“Learning Few-Shot Imitation As Cultural Transmission”, 2023-11-28 ():
[Twitter; video #31; blog] Cultural transmission is the domain-general social skill that allows agents to acquire and use information from each other in real-time with high fidelity and recall. It can be thought of as the process that perpetuates fit variants in cultural evolution. In humans, cultural evolution has led to the accumulation and refinement of skills, tools and knowledge across generations.
We provide a method for generating cultural transmission in artificially intelligent agents, in the form of few-shot imitation.
Our agents succeed [in a rich Unity-based 3D physical simulation, GoalCycle3D] at real-time imitation of a human in novel contexts without using any pre-collected human data.

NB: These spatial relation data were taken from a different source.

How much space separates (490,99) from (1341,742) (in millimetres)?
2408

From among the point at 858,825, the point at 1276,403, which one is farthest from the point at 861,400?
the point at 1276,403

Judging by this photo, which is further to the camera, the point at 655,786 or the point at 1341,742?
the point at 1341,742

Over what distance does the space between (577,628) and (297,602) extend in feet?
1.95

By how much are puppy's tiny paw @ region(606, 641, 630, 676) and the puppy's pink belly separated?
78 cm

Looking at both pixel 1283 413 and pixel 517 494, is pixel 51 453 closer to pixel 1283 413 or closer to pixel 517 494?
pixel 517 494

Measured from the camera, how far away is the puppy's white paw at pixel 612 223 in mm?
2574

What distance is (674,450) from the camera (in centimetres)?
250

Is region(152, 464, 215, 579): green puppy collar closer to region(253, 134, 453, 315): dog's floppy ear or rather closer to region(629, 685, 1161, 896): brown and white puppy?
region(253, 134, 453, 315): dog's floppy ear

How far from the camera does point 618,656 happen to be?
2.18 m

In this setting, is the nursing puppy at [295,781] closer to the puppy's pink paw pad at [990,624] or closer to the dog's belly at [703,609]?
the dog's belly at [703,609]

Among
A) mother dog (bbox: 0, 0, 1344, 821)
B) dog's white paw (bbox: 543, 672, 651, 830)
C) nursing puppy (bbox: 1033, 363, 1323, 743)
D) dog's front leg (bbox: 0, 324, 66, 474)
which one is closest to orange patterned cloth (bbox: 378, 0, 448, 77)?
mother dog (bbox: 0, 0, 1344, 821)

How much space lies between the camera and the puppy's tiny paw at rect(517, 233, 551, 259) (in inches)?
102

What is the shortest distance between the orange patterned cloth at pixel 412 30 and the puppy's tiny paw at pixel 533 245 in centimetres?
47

We identify a surprisingly simple set of ingredients sufficient for generating cultural transmission and develop an evaluation methodology for rigorously assessing it.
This paves the way for cultural evolution to play an algorithmic role in the development of artificial general intelligence.

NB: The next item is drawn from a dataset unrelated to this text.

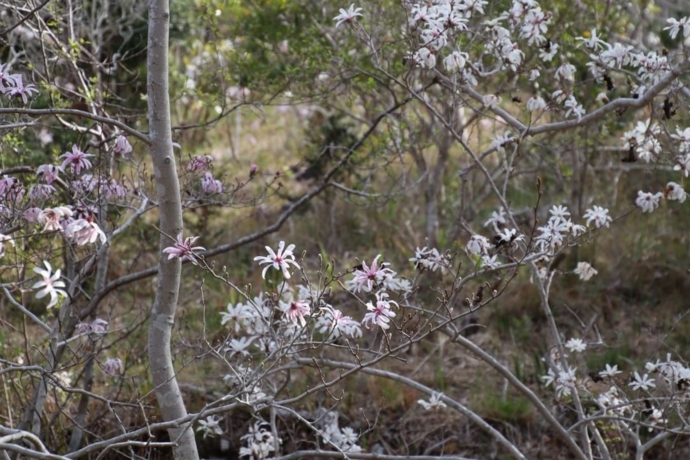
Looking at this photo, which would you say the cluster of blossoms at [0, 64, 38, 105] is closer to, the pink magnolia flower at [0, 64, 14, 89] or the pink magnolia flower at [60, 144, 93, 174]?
the pink magnolia flower at [0, 64, 14, 89]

[Preprint published as “Learning Robust Real-Time Cultural Transmission without Human Data”, Cultural General Intelligence et al 2022.]
…Via careful ablations, we identify a minimal sufficient “starter kit” of training ingredients required for cultural transmission to emerge in GoalCycle3D, namely:
function approximation,
memory (M),
the presence of an expert co-player (E),
expert dropout (D),
attentional bias towards the expert (AL), and
automatic domain randomization (ADR).
We refer to this collection by the acronym MEDAL-ADR:
[RNN]
Memory is implemented as an LSTM network in the agent architecture.

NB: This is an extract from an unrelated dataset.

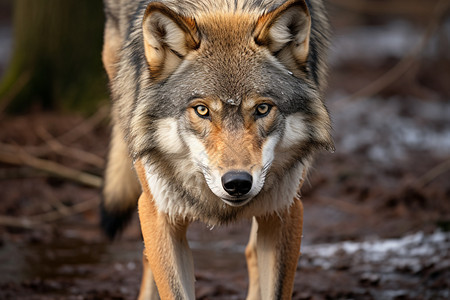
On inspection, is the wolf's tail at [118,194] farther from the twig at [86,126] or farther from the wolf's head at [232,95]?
the twig at [86,126]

Our expert co-players are hard-coded bots, and are dropped in and out probabilistically during training episodes.
This probabilistic dropout provides the right experience for agents to learn to observe what a useful demonstrator is doing and then remember and reproduce it when the demonstrator is absent.
Attentional bias towards the expert is learned via an auxiliary loss to predict the position of the co-player.
ADR gradually expands the distribution of tasks on which an agent trains, while maintaining a high cultural transmission capability.
These components are ablated in turn in § The role of memory, expert demonstrations and attention loss to § ADR for cultural transmission in complex worlds: only when all of them are acting in concert does robust cultural transmission arise in complex worlds.
…We find that cultural transmission generalizes outside the training distribution, and that agents recall demonstrations within a single episode long after the expert has departed. Introspecting the agent’s “brain”, we find strikingly interpretable neurons responsible for encoding social information and goal states.
…Agents recall expert demonstrations with high fidelity: To demonstrate the recall capabilities of our best-performing agent, we quantify its performance across a set of tasks where the expert drops out. The intuition here is that if our agent is able to recall information well, then its score will remain high for many timesteps even after the expert has dropped out. However, if the agent is simply following the expert or has poor recall, then its score will instead drop immediately close to zero.
To our knowledge, within-episode recall of a third-person demonstration has not previously been shown to arise from reinforcement learning. This is an important discovery, since the recent history of AI research has demonstrated the increased flexibility and generality of learned behaviors over pre-programmed ones. What’s more, third-person recall within an episode amortizes imitation onto a timescale of seconds and does not require perspective matching between co-players. As such, we achieve the fast adaptation benefits of previous first-person few-shot imitation works (eg.22, 43, 44) but as a general-purpose emergent property from third-person RL rather than via a special-purpose first-person imitation algorithm.